B2B, Fintech 3 min read
Money 20/20 Recap: Bringing B2B SME payments and financing up to speed
In recent years, we’ve seen a revolution in the B2C payments space with the rapid adoption of BNPL platforms. But that pace of digitalization has lagged in B2B payments, even as expectations for service remain sky high. Why is that the case?
A couple weeks ago, I had the pleasure of tackling this question at Money 20/20 Amsterdam with several leaders in the B2B payments industry:
- Stephan Haslebacher, the Co-founder and COO of Moss, a leading spend management and corporate card solution in Europe.
- Ingmar Stupp, the Founder of Tilta, which provides credit-backed payment flows for B2B marketplaces and e-commerce platforms.
- Joan Swanson, the Head of Fraud Prevention at Mondu, which enables merchants and marketplaces to offer their business customers flexible payment options.
Here are the top-line findings and highlights from our discussion:
B2B payments are far more complex than B2C
Our panel highlighted two main reasons that B2B payments are vastly more complicated:
B2B is a series of continuous relationships versus one-off exchanges: One of the distinct challenges is that B2B payments are complex, multi-step, continuous processes. It is far simpler to purchase a single pair of shorts than to set up payments for a monthly purchase of parts for a fleet of 1000 trucks. First and foremost, the exposure is far higher; bad decisions will be costly. Furthermore, in the B2B model there are far more touch points, complicating the payments process. Many of these buyer-seller relationships are also global in nature, adding another barrier.
Purchases are embedded in a much wider procurement process: B2B payments involve a far more complicated purchasing process compared to B2C. When a consumer purchases a pair of shoes for a weekend away, there’s only one decision-maker. When a business makes a purchase, it is a multistep process involving insurance, approvals from multiple stakeholders and integrations into other company processes. Further complicating efforts, these processes are different in different industries. For example, a hair salon stocks up on supplies very differently than how a startup would purchase office supplies and laptops. Many of these payments are also fully offline, creating a need for digitization.
Given the heterogeneity of these processes across industries, there is an opportunity to develop specialized end-to-end solutions for verticals.

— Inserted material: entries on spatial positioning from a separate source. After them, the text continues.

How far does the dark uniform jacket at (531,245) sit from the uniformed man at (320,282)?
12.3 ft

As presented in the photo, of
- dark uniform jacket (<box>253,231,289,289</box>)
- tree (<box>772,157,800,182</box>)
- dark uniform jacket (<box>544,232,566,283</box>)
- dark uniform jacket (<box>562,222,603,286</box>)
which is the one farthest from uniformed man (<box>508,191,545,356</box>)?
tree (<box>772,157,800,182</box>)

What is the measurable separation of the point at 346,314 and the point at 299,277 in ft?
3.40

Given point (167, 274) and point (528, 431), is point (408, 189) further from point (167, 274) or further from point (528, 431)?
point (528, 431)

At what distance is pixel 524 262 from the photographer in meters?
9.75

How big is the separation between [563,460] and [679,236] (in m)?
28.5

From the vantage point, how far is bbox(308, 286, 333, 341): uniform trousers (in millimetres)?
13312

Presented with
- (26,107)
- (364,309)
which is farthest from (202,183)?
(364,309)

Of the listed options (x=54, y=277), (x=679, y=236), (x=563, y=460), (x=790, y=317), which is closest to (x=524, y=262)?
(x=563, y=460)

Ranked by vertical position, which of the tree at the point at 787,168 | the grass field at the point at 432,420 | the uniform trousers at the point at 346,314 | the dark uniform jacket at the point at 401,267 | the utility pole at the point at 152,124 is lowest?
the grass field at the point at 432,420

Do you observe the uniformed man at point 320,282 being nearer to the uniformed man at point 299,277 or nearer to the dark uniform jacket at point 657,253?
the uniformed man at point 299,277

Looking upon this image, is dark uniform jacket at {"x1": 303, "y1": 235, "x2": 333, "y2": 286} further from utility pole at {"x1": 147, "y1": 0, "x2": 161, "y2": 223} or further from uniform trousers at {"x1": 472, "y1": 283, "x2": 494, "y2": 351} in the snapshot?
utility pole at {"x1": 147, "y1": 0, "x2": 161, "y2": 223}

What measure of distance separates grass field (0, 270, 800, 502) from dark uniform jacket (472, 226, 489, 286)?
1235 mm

For example, Outgo is a vertical banking solution for the freight industry that handles invoicing, accounting, factoring, and banking all in one place.
This complexity adds new barriers to fraud management and underwriting
The complexity of B2B payment processes makes it challenging to build accurate B2B fraud and underwriting solutions. At our panel, the speakers dove into the specific challenges of B2B fraud detection and underwriting.
Fraud: When identifying an individual, you can easily use a SSN or a combination of other standardized identifiers to create a 100% match. With businesses, you need a number of data points to make an accurate match. The required data points vary by the type of business you are trying to identify as well as the location they are operating in. Resolving that the entity that you are pulling is the correct one is very difficult in a cross border, cross entity network of identities that is inherent for B2B companies. On top of that, you must also ensure the person requesting to make the payment is actually authorized to make a payment.
Risk: On the risk side, the biggest barrier to assessing financial health of small or young companies without a history of audited financial statements and business credit is dealing with the heterogeneity across businesses. For example: cash flows for a barber shop will look very different from the cash flows of a pre-revenue startup. As such, different industries will require different data points and sources to make the right assessments.
New data sources and AI will be critical tools
To deliver a better user experience, B2B lenders will need to automate their risk assessment and provide a customer with a consumerized, i.e. near instantaneous, decision.
Given the complexity of identifying the right customers and assessing risk, leveraging new data sources is required for B2B companies to deliver on their value proposition. By using open banking, accounting and alternative data sources, B2B payments companies can automate their underwriting process to a larger degree, confidently extend loan offers to more good borrowers, and thus deliver a more immediate solution for customers. For example, alternative data that captures the relationship between buyer and seller provides lenders with great data. If a company bought steel 10 times and always paid on time, this is a great indicator of creditworthiness.
Sophisticated B2B lenders have also been very successful in deploying AI and machine learning to support their underwriting. As decision-making in B2B lending is less regulated than in the consumer context, ML-enabled underwriting models have been used for quite a bit of time. As of late, B2B lenders have successfully deployed large language based AI models (LLMs) to make sense of unstructured data such as transaction histories, which allows them to develop new, bespoke underwriting signals easily. This ability enables lenders to deal with the heterogeneity of the B2B context and correctly assess the financial health of companies of different sizes that operate in different industries.